#### [What is being asked]
Render the caption text in the rows below as a JSON list of strings, one string per line, skipping blank lines. Leave the pictures out of the answer.

#### [Scraped caption text rows]
# # # # # # #

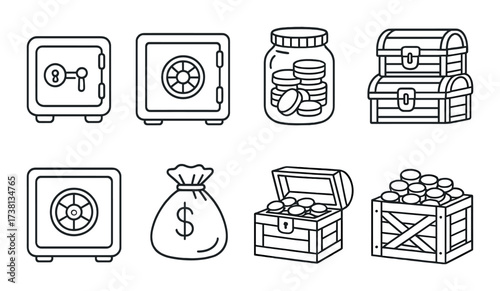 Icons of safes, currency, and treasure chests in black and white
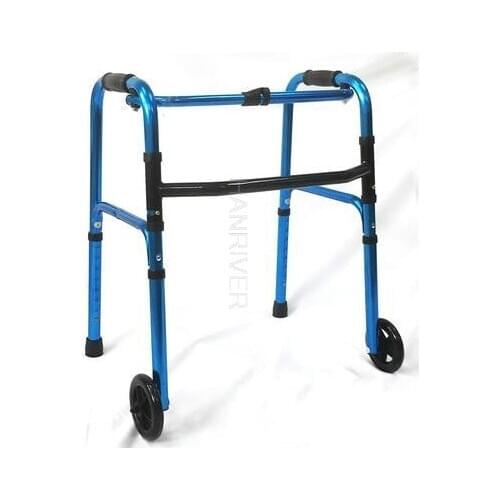 Aluminum alloy wheel folding elderly supplies auxiliary equipment folding line is children help step four feet walking stick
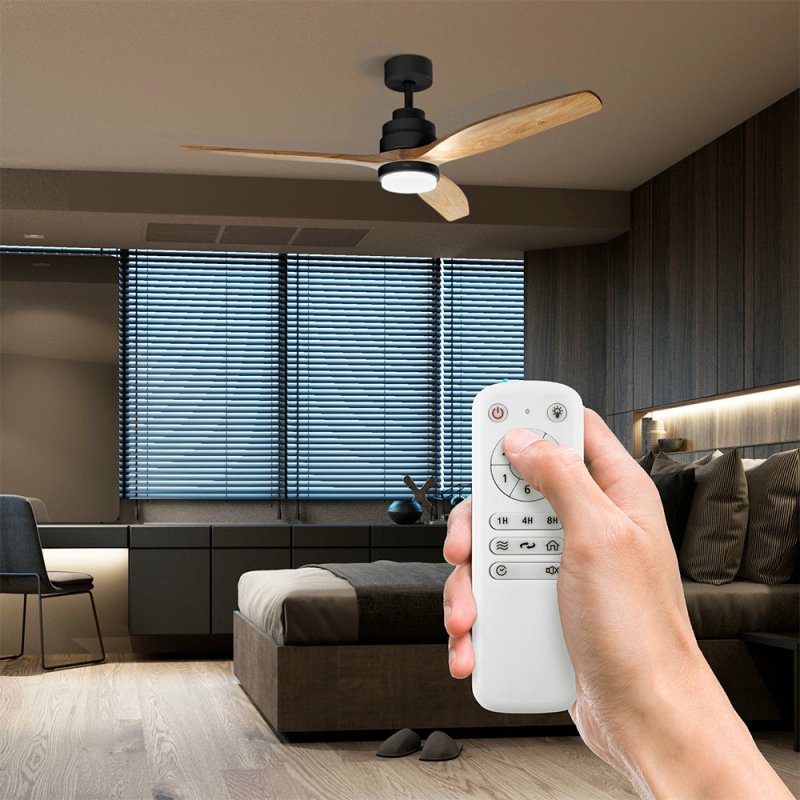 Thumbnail 3 de Ufesa Nepal ventilador de techo con luz y mando a distancia (132 cm, negro y madera)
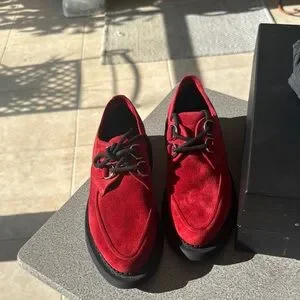 Saint Laurent | Shoes | Saint Laurent Mens Vibrant Red Suede  display picture 1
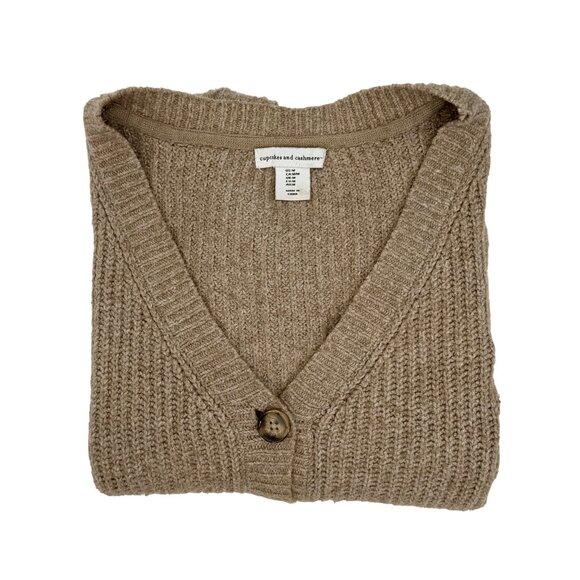 Vintage Y2K Cupcakes & Cashmere Beige Chunky Knit Grandpa Cardigan Cottagecore M - Picture 12 of 13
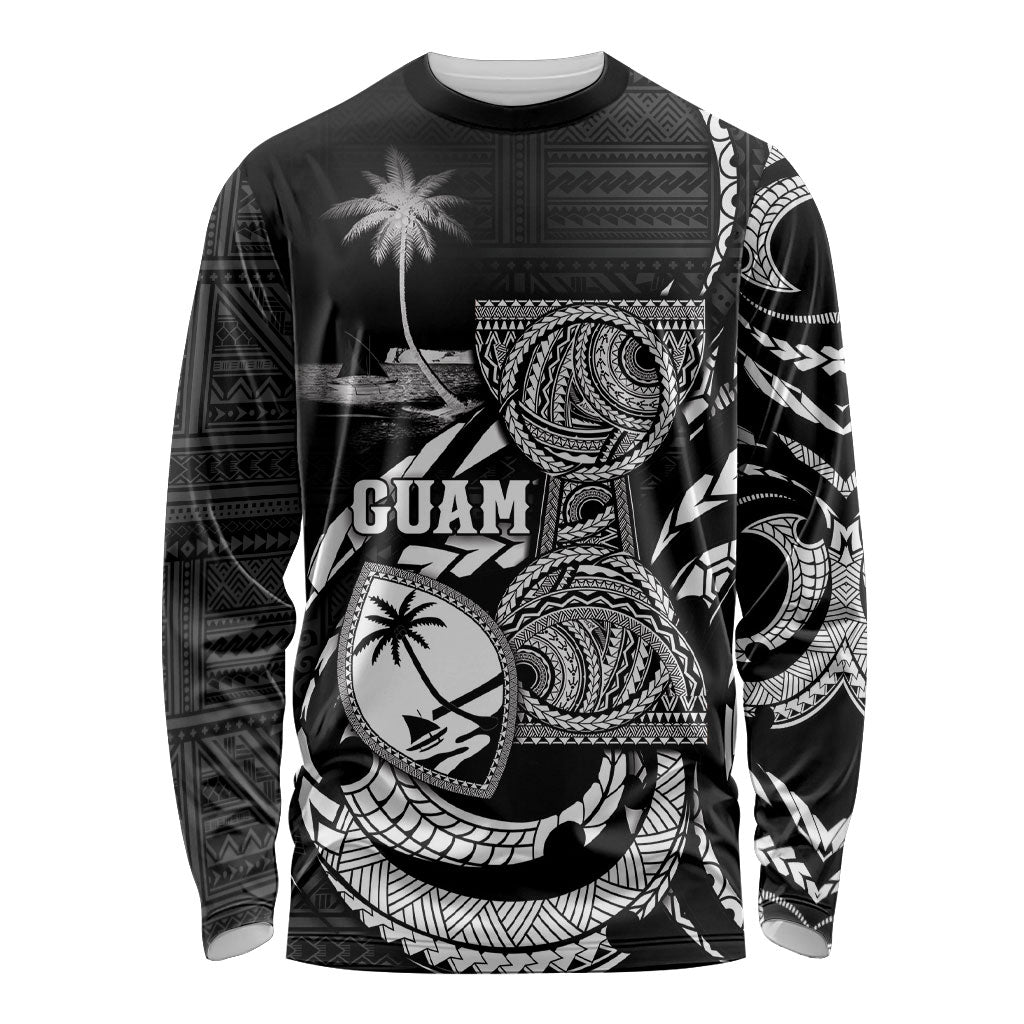 Personalised Guam Liberation Day Long Sleeve Shirt Black White Latte Stone Tribal Patterns
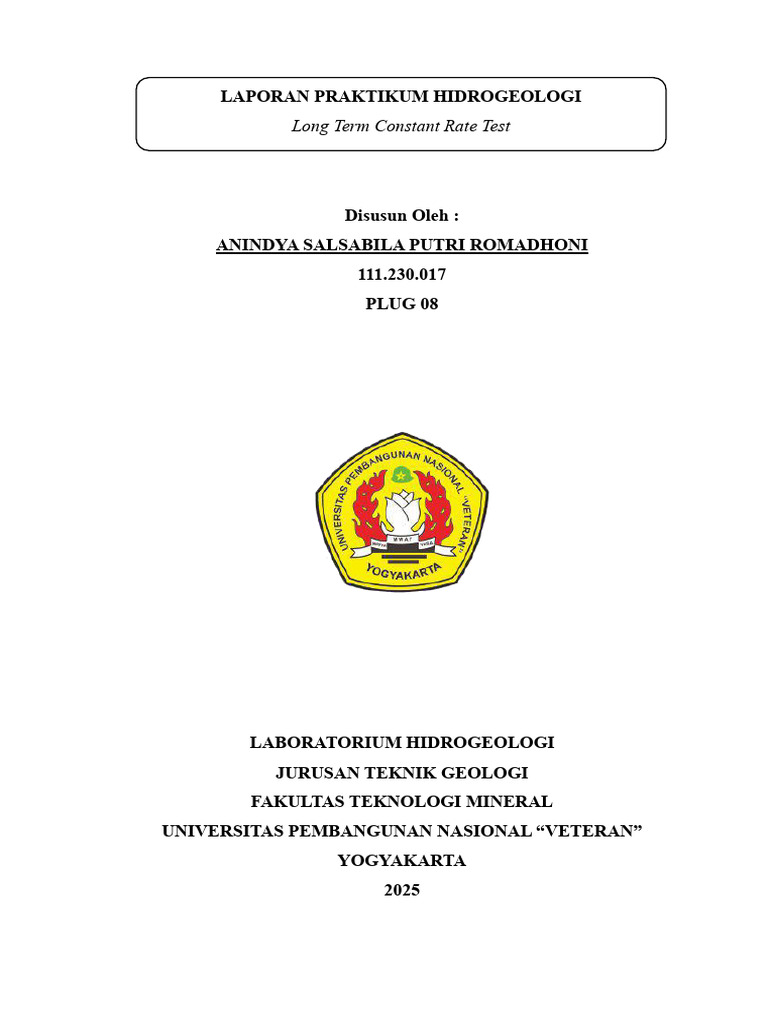 Laporan Praktikum Long Term Test Hidrogeologi | PDF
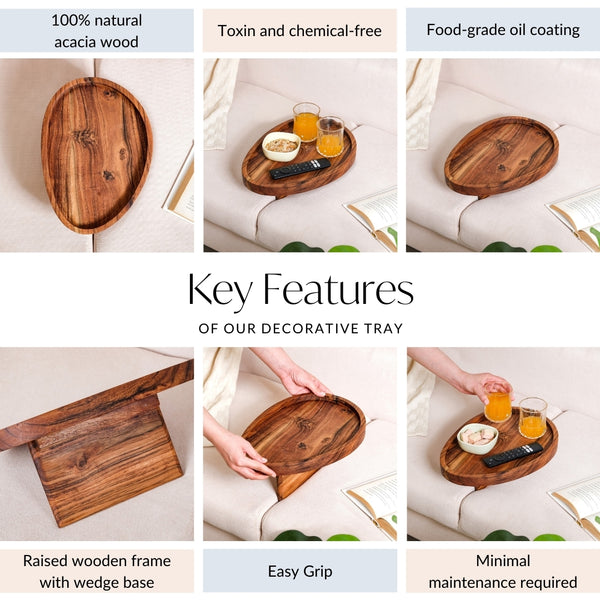 Wooden Sofa Serving Tray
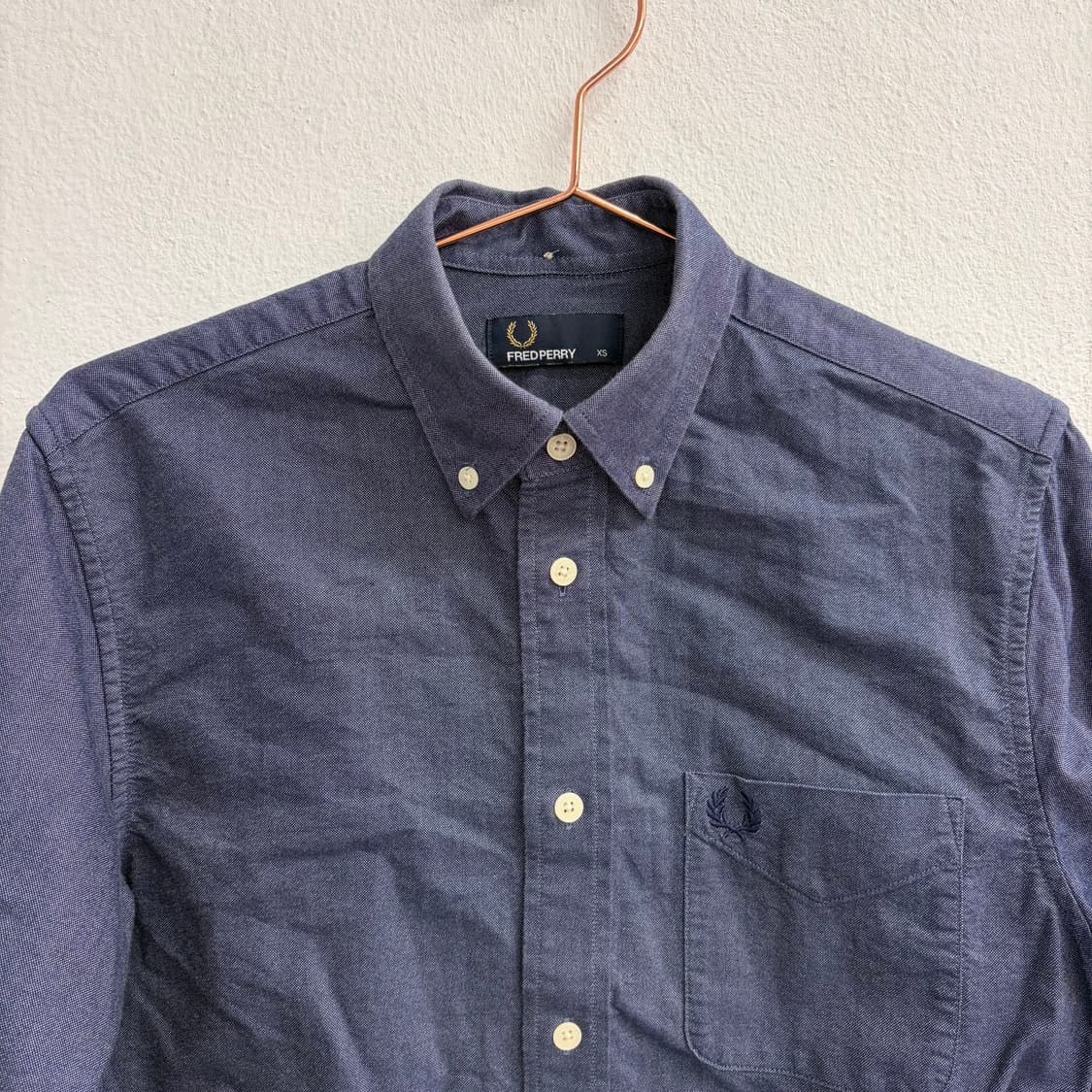 프레드페리 네이비 옥스포드 셔츠(XS) 상품이미지3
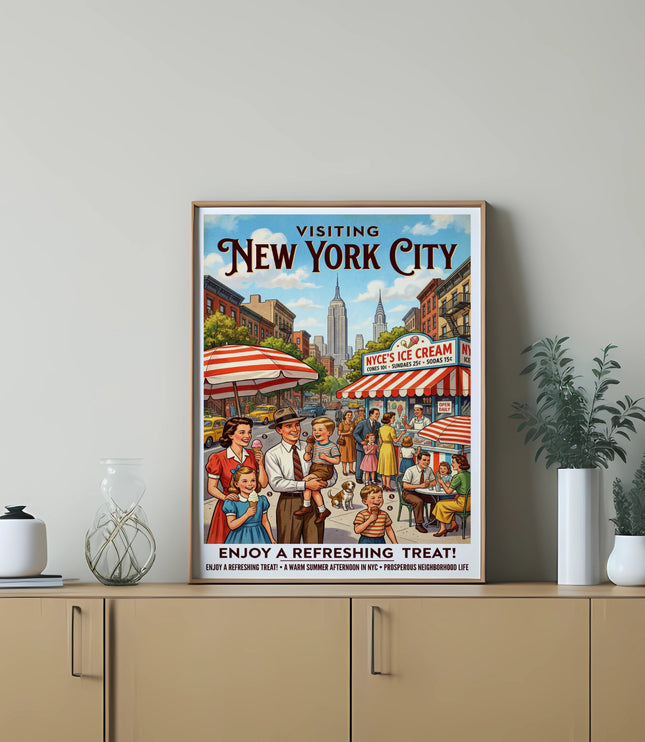 Vintage poster of a family enjoying ice cream on a New York City street.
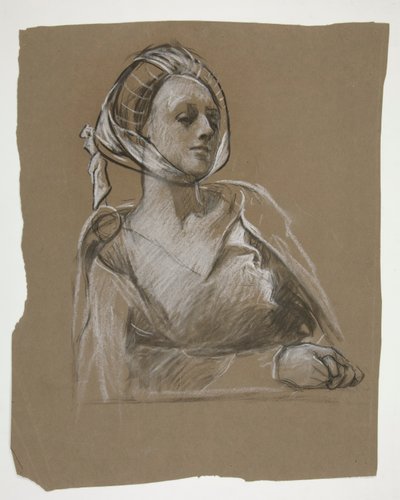 Byste av en kvinne: studere for av Edwin Austin Abbey
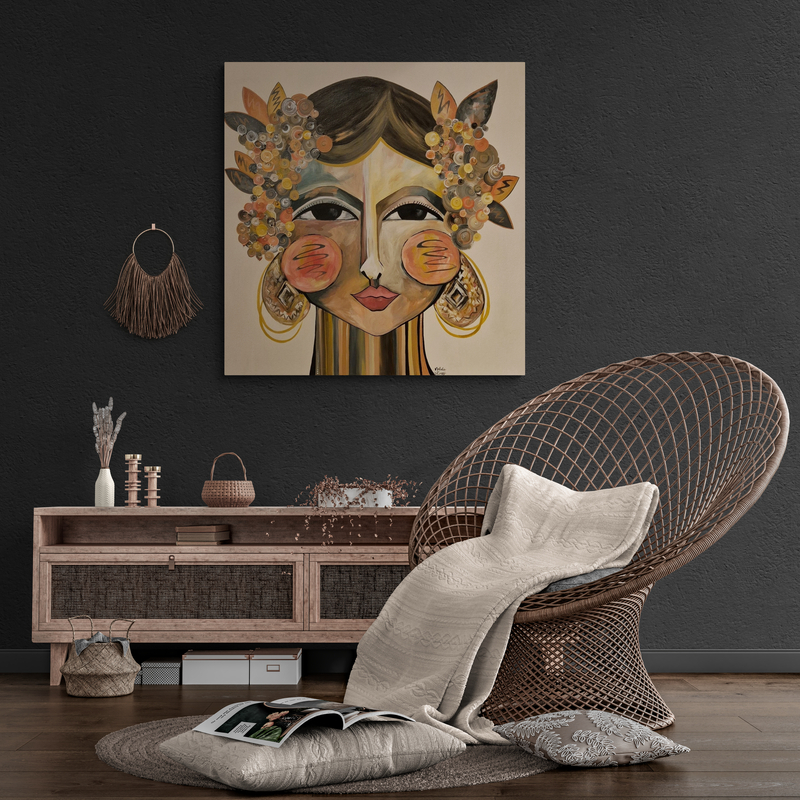 - SOLD - "Zingara Kween" - 100 x 100cm - Acrylic on Canvas - Image 7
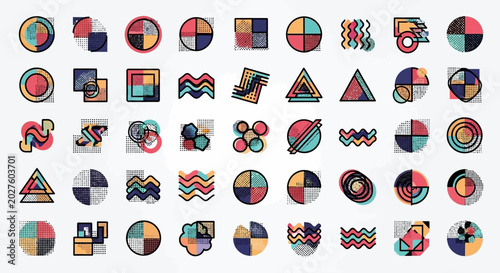 Retro Pop Art Geometric Shapes, Memphis Design Elements, Abstract Icons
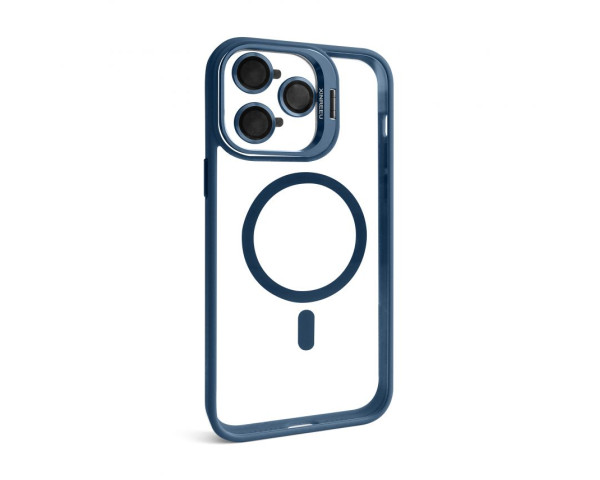 Чехол с функцией MagSafe для Apple iPhone 14 Pro Max с подставкой и защитой для камер dark blue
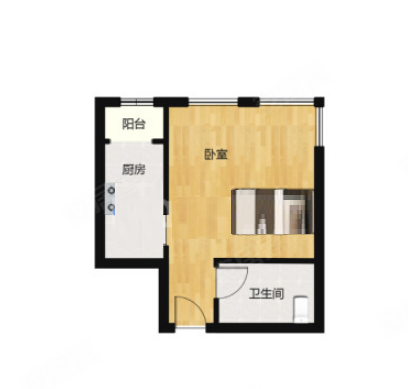 煦园新居1室1厅1卫43.76㎡东北245万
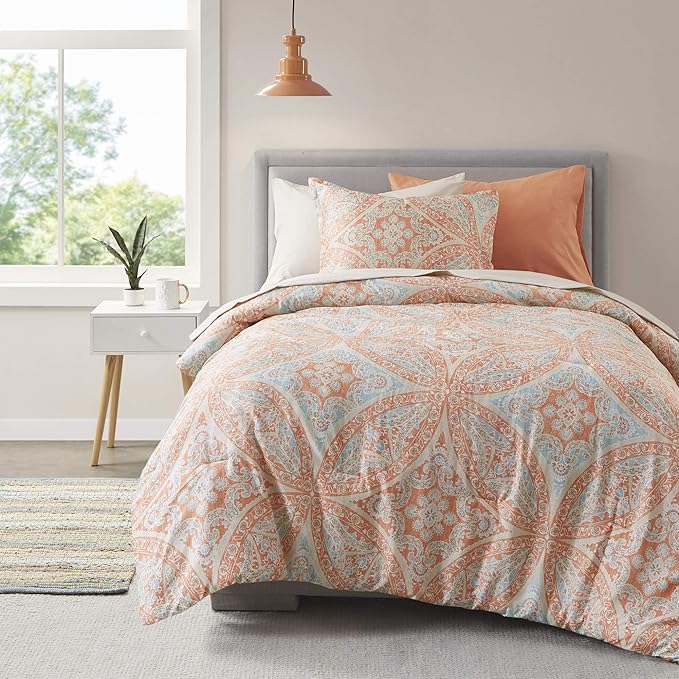 Comfort Spaces Bed in A Bag - Trendy Casual Design Cozy Comforter with Complete Sheet Set with Side Pocket, All Season Cover, Matching Shams, Twin(66"x90"), Gloria, Damask Coral 6 Piece - LeafyLoom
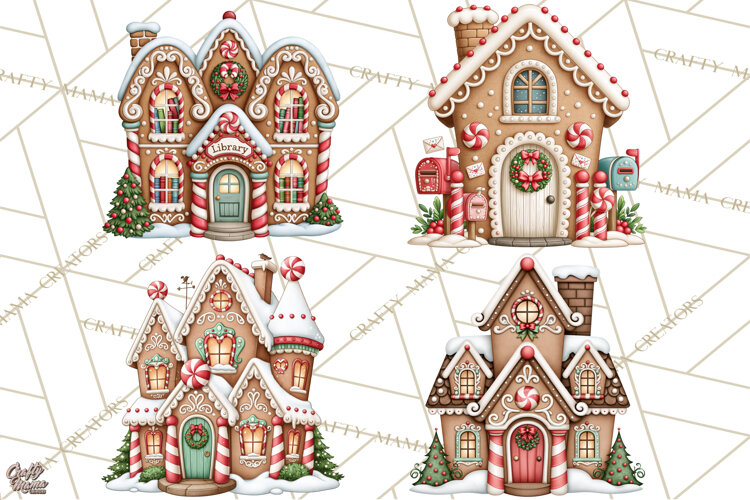 Downtown Gingerbread Town Buildings Clipart PNG example image 1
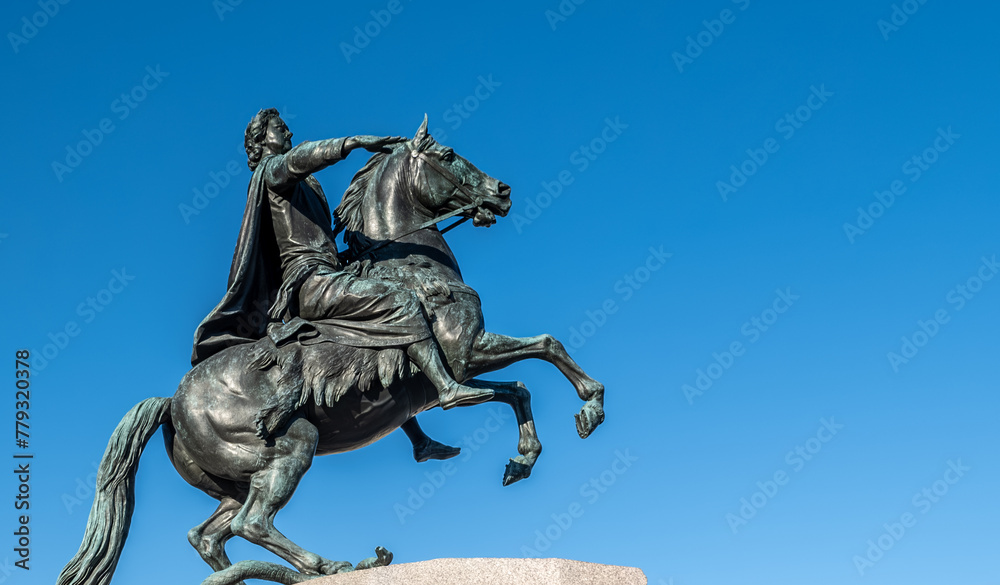 An ancient monument to Peter the Great in St. Petersburg.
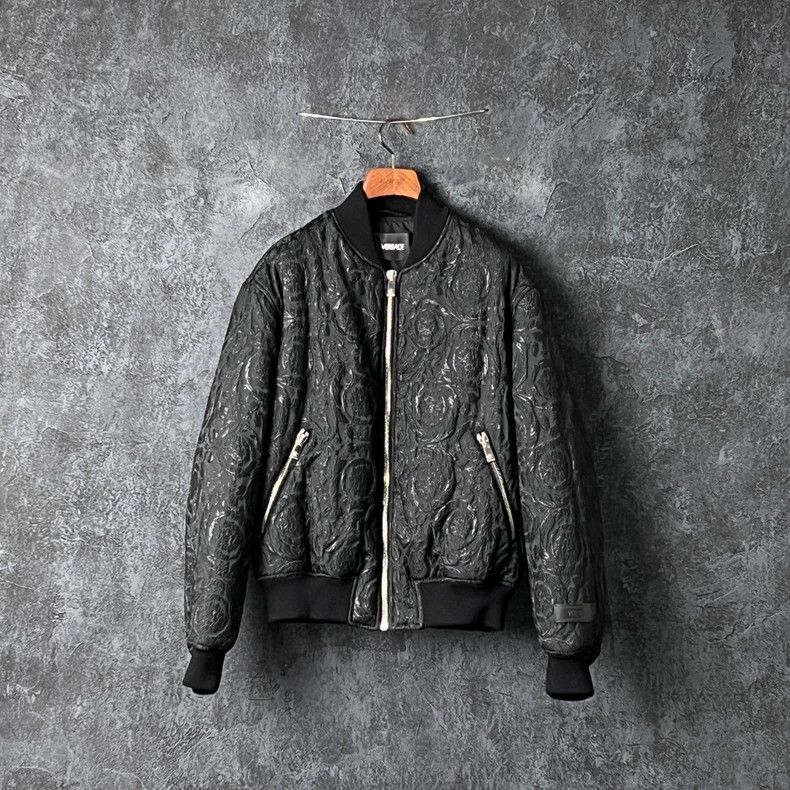 Versace Versace Black dark stripe stand-up collar zip-up jacket Size US M / EU 48-50 / 2 - 1 Thumbnail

# # # # # # #

#### [Task response]
[
  " Icons of safes, currency, and treasure chests in black and white",
  " Aluminum alloy wheel folding elderly supplies auxiliary equipment folding line is children help step four feet walking stick",
  " Thumbnail 3 de Ufesa Nepal ventilador de techo con luz y mando a distancia (132 cm, negro y madera)",
  " Saint Laurent | Shoes | Saint Laurent Mens Vibrant Red Suede  display picture 1",
  " Vintage Y2K Cupcakes & Cashmere Beige Chunky Knit Grandpa Cardigan Cottagecore M - Picture 12 of 13",
  " Personalised Guam Liberation Day Long Sleeve Shirt Black White Latte Stone Tribal Patterns",
  " Laporan Praktikum Long Term Test Hidrogeologi | PDF",
  " Wooden Sofa Serving Tray",
  " 프레드페리 네이비 옥스포드 셔츠(XS) 상품이미지3",
  " Vintage poster of a family enjoying ice cream on a New York City street.",
  " Byste av en kvinne: studere for av Edwin Austin Abbey",
  " - SOLD - \"Zingara Kween\" - 100 x 100cm - Acrylic on Canvas - Image 7",
  " Retro Pop Art Geometric Shapes, Memphis Design Elements, Abstract Icons",
  " Чехол с функцией MagSafe для Apple iPhone 14 Pro Max с подставкой и защитой для камер dark blue",
  " 煦园新居1室1厅1卫43.76㎡东北245万",
  " Comfort Spaces Bed in A Bag - Trendy Casual Design Cozy Comforter with Complete Sheet Set with Side Pocket, All Season Cover, Matching Shams, Twin(66\"x90\"), Gloria, Damask Coral 6 Piece - LeafyLoom",
  " Downtown Gingerbread Town Buildings Clipart PNG example image 1",
  " An ancient monument to Peter the Great in St. Petersburg.",
  " Versace Versace Black dark stripe stand-up collar zip-up jacket Size US M / EU 48-50 / 2 - 1 Thumbnail"
]